Millares de personas salieron a las calles para participar en la jornada del viacrucis, transportando una pesada cruz de madera que fue colocada junto al campo santo de la ciudad levítica. El madero de la cruz, formado por el tronco de un gigantesco eucaliptus, fue colocado en lugar visible, en uno de los monumentos religiosos que guardan las cenizas de personas fallecidas durante el último siglo. Los cargueros hicieron penitencia llevando sobre sus espaldas este símbolo de la humildad y de la reconciliación.
A pesar de las pésimas condiciones de la carretera entre Girón y Chocoa, - atribuibles a la falta de interés de la alcaldía de Girón y de las autoridades departamentales – mas de cuatrocientos vehículos cruzaron la frontera entre los dos municipios, transportando a peregrinos y penitentes, que acompañados de sus respectivas familias, depositaron el homenaje de su fé católica en el templo parroquial de la Ciudad Levítica.

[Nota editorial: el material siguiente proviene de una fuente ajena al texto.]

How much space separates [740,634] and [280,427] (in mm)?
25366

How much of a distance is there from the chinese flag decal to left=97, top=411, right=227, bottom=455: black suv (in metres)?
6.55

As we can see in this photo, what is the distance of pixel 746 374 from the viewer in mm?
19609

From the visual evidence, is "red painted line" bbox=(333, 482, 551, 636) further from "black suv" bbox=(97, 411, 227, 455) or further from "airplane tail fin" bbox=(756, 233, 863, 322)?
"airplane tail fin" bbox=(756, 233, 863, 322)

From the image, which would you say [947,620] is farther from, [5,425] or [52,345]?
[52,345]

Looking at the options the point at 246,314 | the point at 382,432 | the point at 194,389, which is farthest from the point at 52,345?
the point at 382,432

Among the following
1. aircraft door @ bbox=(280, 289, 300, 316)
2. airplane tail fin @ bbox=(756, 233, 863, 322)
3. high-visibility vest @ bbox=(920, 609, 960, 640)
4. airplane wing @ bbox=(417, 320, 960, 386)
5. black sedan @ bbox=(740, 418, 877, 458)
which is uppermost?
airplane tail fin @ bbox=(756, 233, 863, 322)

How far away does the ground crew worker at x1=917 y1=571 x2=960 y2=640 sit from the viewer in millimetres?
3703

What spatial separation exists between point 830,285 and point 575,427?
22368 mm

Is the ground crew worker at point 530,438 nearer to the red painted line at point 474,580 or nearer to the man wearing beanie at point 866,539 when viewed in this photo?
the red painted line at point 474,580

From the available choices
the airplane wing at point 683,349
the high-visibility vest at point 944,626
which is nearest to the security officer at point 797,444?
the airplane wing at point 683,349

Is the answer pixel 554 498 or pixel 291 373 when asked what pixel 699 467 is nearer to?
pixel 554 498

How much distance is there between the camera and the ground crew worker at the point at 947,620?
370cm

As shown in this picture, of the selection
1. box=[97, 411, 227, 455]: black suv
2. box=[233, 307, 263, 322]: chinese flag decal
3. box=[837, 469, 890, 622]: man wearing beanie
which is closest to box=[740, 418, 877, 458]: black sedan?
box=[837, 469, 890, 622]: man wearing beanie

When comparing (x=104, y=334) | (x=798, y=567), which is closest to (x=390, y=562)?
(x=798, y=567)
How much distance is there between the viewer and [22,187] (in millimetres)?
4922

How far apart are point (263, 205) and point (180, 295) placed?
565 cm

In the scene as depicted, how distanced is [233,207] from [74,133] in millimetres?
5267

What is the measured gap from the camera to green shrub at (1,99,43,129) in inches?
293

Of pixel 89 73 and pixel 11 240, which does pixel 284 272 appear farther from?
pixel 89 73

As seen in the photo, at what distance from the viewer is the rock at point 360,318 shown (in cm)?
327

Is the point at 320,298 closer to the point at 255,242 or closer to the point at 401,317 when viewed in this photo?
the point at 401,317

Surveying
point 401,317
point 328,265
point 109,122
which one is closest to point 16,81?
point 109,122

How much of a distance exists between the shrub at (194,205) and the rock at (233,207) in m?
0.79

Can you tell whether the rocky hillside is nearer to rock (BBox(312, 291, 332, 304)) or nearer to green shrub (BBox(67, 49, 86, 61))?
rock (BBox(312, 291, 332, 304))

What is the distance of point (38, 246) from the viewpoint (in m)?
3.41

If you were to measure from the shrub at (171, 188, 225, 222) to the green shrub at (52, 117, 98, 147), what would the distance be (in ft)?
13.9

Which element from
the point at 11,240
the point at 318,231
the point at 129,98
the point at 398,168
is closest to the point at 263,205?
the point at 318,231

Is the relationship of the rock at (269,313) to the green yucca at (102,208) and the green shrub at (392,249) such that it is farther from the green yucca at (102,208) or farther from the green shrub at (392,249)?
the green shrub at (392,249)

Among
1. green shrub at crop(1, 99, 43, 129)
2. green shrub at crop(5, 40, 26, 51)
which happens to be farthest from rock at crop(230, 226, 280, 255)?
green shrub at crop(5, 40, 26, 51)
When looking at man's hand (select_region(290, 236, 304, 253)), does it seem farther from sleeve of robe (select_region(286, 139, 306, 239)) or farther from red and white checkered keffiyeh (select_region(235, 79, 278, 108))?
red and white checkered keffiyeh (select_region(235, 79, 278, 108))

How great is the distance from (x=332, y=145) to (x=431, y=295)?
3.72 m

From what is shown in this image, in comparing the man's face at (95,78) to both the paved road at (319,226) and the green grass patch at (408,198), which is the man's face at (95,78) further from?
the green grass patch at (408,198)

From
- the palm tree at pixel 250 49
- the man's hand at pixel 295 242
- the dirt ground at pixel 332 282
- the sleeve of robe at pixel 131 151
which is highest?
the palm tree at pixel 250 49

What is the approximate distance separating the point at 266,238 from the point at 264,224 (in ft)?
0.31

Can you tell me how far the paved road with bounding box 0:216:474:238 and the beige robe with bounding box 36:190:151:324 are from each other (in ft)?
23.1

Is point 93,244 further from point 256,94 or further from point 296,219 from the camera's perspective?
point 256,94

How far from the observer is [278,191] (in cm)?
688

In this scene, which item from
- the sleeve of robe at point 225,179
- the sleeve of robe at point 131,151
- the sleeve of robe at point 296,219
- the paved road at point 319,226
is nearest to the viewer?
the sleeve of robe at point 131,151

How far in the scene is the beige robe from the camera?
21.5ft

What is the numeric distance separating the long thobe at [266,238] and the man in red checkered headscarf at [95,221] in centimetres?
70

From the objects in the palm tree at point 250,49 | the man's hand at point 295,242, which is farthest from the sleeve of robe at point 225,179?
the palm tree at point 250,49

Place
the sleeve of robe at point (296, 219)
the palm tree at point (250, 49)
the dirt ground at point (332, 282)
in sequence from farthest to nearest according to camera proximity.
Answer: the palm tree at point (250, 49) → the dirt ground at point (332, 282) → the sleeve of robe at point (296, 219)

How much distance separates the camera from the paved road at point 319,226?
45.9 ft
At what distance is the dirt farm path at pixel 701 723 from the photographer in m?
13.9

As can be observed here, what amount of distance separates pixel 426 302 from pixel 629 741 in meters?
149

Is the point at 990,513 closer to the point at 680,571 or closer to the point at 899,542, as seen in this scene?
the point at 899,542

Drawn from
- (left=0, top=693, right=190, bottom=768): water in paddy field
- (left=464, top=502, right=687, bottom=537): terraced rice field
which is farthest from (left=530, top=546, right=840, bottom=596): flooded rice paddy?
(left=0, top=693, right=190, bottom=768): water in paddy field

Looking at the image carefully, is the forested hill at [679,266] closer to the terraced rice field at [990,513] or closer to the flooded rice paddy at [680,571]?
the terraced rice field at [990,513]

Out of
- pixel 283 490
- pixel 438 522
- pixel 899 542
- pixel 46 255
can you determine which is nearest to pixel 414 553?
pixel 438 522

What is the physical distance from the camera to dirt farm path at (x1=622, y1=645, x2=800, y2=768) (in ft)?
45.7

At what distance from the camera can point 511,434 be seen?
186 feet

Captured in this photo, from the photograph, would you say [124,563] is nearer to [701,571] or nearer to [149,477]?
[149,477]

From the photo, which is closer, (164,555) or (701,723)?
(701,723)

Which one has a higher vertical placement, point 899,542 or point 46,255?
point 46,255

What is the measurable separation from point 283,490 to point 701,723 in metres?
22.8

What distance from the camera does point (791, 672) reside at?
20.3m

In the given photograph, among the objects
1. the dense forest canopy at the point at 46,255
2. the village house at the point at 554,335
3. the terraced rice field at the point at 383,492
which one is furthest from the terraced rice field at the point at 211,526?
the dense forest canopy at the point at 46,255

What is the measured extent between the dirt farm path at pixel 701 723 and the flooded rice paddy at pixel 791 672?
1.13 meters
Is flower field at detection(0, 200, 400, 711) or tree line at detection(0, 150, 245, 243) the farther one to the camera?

Derroche de inteligencia y talento en los labios de los oradores sagrados, que como Monseñor Pimiento y el Padre Landínez, ofrecieron la cátedra religiosa y revivieron desde el púlpito la enseñanza religiosa que nos deja el misterio del Calvario. Ofrendas para apoyar el culto y millares de comulgantes, que ingresaron al templo parroquial, donde estaban dispuestas numerosas imágenes religiosas, que fueron transportadas por las vías públicas en señal de recogimiento y oración.
Después de la jornada de oración y penitencia volvieron a sus lugares de origen los turistas que dejaron consignadas en el templo parroquial de Zapatoca y en la Capilla de Santa Bárbara, sitio de la velación del Santo Sepulcro, sus plegarias y súplicas, su expresa voluntad de seguir practicando la convivencia material y espiritual, recomendada por los predicadores de la jornada religiosa.
La excelente vigilancia de la policía nacional, el apoyo de la Defensa Civil y la presencia de las bandas de marchas de los magníficos colegios, honraron las procesiones de Semana Santa en Zapatoca. Las trasmisiones de los sermones, a cargo de las emisoras Radio Lengerke y Radio Láser, y del canal local de televisión, los informes elaborados para el Canal Regional de Televisión y todo el cubrimiento de los medios de comunicación al servicio de la causa religiosa de un pueblo, que ha preservado sus valores espirituales.
Varias personas grabaron los sermones de Monseñor Pimiento Rodríguez, uno de los grandes filósofos y teólogos de la Iglesia Católica Colombiana, que a sus noventa y dos años de edad sigue dando ejemplo de fortaleza y consagración al servicio de la dirección espiritual de su pueblo.
Un anciano y venerable patriarca de la Iglesia Católica Colombiana, el arzobispo José de Jesús Pimiento Rodríguez, con noventa y dos (92) años de edad, recorrió kilómetros de vías durante las procesiones de Semana Santa, en compañía del Cura Párroco de Zapatoca Juvenal Landínez Porras y de otros miembros del clero secular, durante una de las jornadas religiosas mas intensas y de mayor concurrencia en el departamento de Santander.